What this task involves >> Copy all the entries below exactly, but not the pictures.

Stored data >>
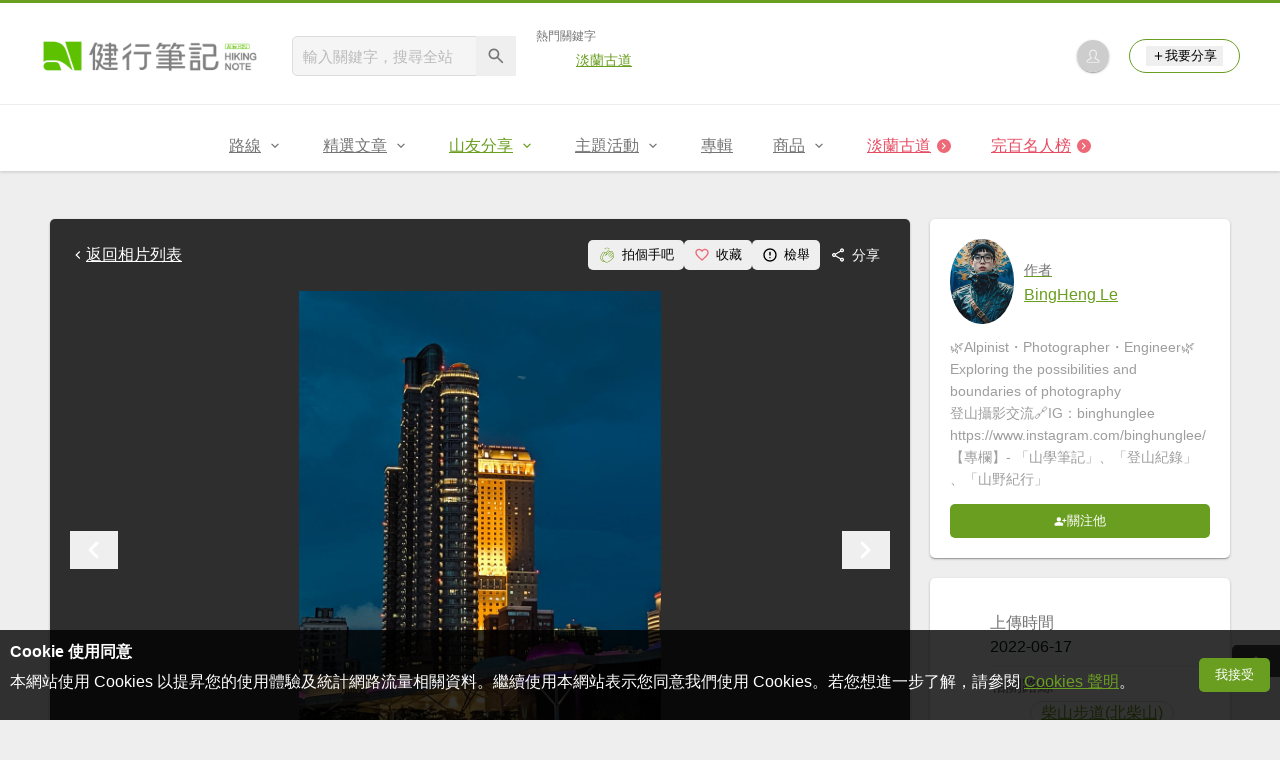

--- FILE ---
content_type: text/html; charset=utf-8
request_url: https://www.google.com/recaptcha/api2/aframe
body_size: 268
content:
<!DOCTYPE HTML><html><head><meta http-equiv="content-type" content="text/html; charset=UTF-8"></head><body><script nonce="k7eCQxX2MwAUJaFpobVqTQ">/** Anti-fraud and anti-abuse applications only. See google.com/recaptcha */ try{var clients={'sodar':'https://pagead2.googlesyndication.com/pagead/sodar?'};window.addEventListener("message",function(a){try{if(a.source===window.parent){var b=JSON.parse(a.data);var c=clients[b['id']];if(c){var d=document.createElement('img');d.src=c+b['params']+'&rc='+(localStorage.getItem("rc::a")?sessionStorage.getItem("rc::b"):"");window.document.body.appendChild(d);sessionStorage.setItem("rc::e",parseInt(sessionStorage.getItem("rc::e")||0)+1);localStorage.setItem("rc::h",'1768392178614');}}}catch(b){}});window.parent.postMessage("_grecaptcha_ready", "*");}catch(b){}</script></body></html>

--- FILE ---
content_type: text/html; charset=UTF-8
request_url: https://auto-load-balancer.likr.tw/api/get_client_ip.php
body_size: -138
content:
"3.139.86.2"

--- FILE ---
content_type: application/javascript; charset=utf-8
request_url: https://fundingchoicesmessages.google.com/f/AGSKWxWDukEGABi7egpOdrgyIr31zzzuaRhfoVHlro5Tuf6j3cLEtcOdsZiWof7oTPkVcPl8tMZZYz5vmJ15vdapIWaV1QQJl7mfl2rhry83dfgID3YLlZ7BakszyfcCBpgmX_urNAC1DyO20rI6fXIEh2Tx9fHkwaNsTHSFLbX0_kOs4aQf4zE3DHTg1c_w/_-ad-refresh._id/ads//scanscoutplugin./systemad./waframedia16.
body_size: -1287
content:
window['ec304929-a2be-47c2-9dcb-c8076a8a6597'] = true;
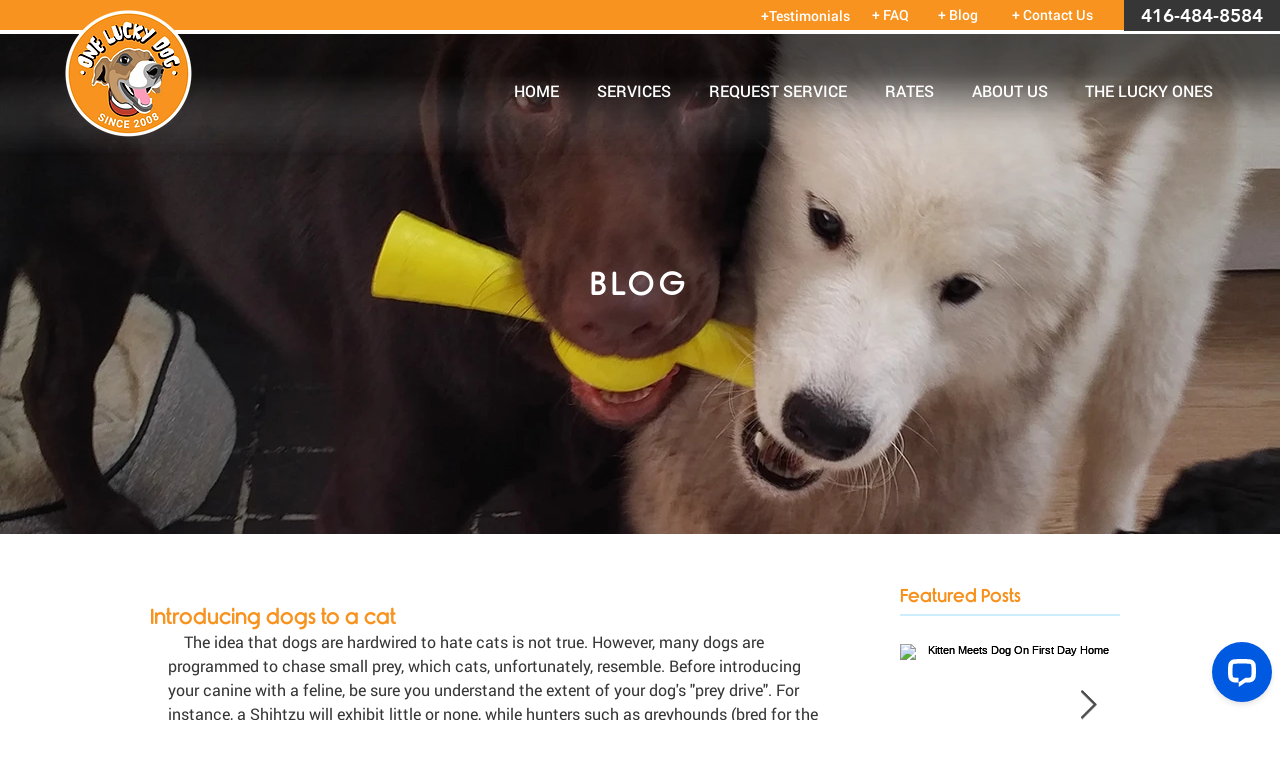

--- FILE ---
content_type: application/javascript; charset=UTF-8
request_url: https://api.livechatinc.com/v3.6/customer/action/get_dynamic_configuration?x-region=us-south1&license_id=19008173&client_id=c5e4f61e1a6c3b1521b541bc5c5a2ac5&url=https%3A%2F%2Fwww.oneluckydog.ca%2Fsingle-post%2Fintroducing-dogs-to-a-cat&channel_type=code&implementation_type=wix2&jsonp=__o1eexn1yz68
body_size: 188
content:
__o1eexn1yz68({"organization_id":"3f207b16-e138-468c-8b77-4ecd26bc9f2e","livechat_active":true,"livechat":{"group_id":0,"client_limit_exceeded":false,"domain_allowed":true,"config_version":"407.0.2.5.2.3.3.4.3.1.3.3.2","localization_version":"4940c52ca0caf914a8b155bf4411bbe5","language":"en"},"default_widget":"livechat"});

Response area >>
--- FILE ---
content_type: text/html; charset=utf-8
request_url: https://www.google.com/recaptcha/api2/aframe
body_size: 268
content:
<!DOCTYPE HTML><html><head><meta http-equiv="content-type" content="text/html; charset=UTF-8"></head><body><script nonce="k7eCQxX2MwAUJaFpobVqTQ">/** Anti-fraud and anti-abuse applications only. See google.com/recaptcha */ try{var clients={'sodar':'https://pagead2.googlesyndication.com/pagead/sodar?'};window.addEventListener("message",function(a){try{if(a.source===window.parent){var b=JSON.parse(a.data);var c=clients[b['id']];if(c){var d=document.createElement('img');d.src=c+b['params']+'&rc='+(localStorage.getItem("rc::a")?sessionStorage.getItem("rc::b"):"");window.document.body.appendChild(d);sessionStorage.setItem("rc::e",parseInt(sessionStorage.getItem("rc::e")||0)+1);localStorage.setItem("rc::h",'1768392178614');}}}catch(b){}});window.parent.postMessage("_grecaptcha_ready", "*");}catch(b){}</script></body></html>

--- FILE ---
content_type: text/html; charset=UTF-8
request_url: https://auto-load-balancer.likr.tw/api/get_client_ip.php
body_size: -138
content:
"3.139.86.2"

--- FILE ---
content_type: application/javascript; charset=utf-8
request_url: https://fundingchoicesmessages.google.com/f/AGSKWxWDukEGABi7egpOdrgyIr31zzzuaRhfoVHlro5Tuf6j3cLEtcOdsZiWof7oTPkVcPl8tMZZYz5vmJ15vdapIWaV1QQJl7mfl2rhry83dfgID3YLlZ7BakszyfcCBpgmX_urNAC1DyO20rI6fXIEh2Tx9fHkwaNsTHSFLbX0_kOs4aQf4zE3DHTg1c_w/_-ad-refresh._id/ads//scanscoutplugin./systemad./waframedia16.
body_size: -1287
content:
window['ec304929-a2be-47c2-9dcb-c8076a8a6597'] = true;

--- FILE ---
content_type: application/javascript; charset=UTF-8
request_url: https://api.livechatinc.com/v3.6/customer/action/get_dynamic_configuration?x-region=us-south1&license_id=19008173&client_id=c5e4f61e1a6c3b1521b541bc5c5a2ac5&url=https%3A%2F%2Fwww.oneluckydog.ca%2Fsingle-post%2Fintroducing-dogs-to-a-cat&channel_type=code&implementation_type=wix2&jsonp=__o1eexn1yz68
body_size: 188
content:
__o1eexn1yz68({"organization_id":"3f207b16-e138-468c-8b77-4ecd26bc9f2e","livechat_active":true,"livechat":{"group_id":0,"client_limit_exceeded":false,"domain_allowed":true,"config_version":"407.0.2.5.2.3.3.4.3.1.3.3.2","localization_version":"4940c52ca0caf914a8b155bf4411bbe5","language":"en"},"default_widget":"livechat"});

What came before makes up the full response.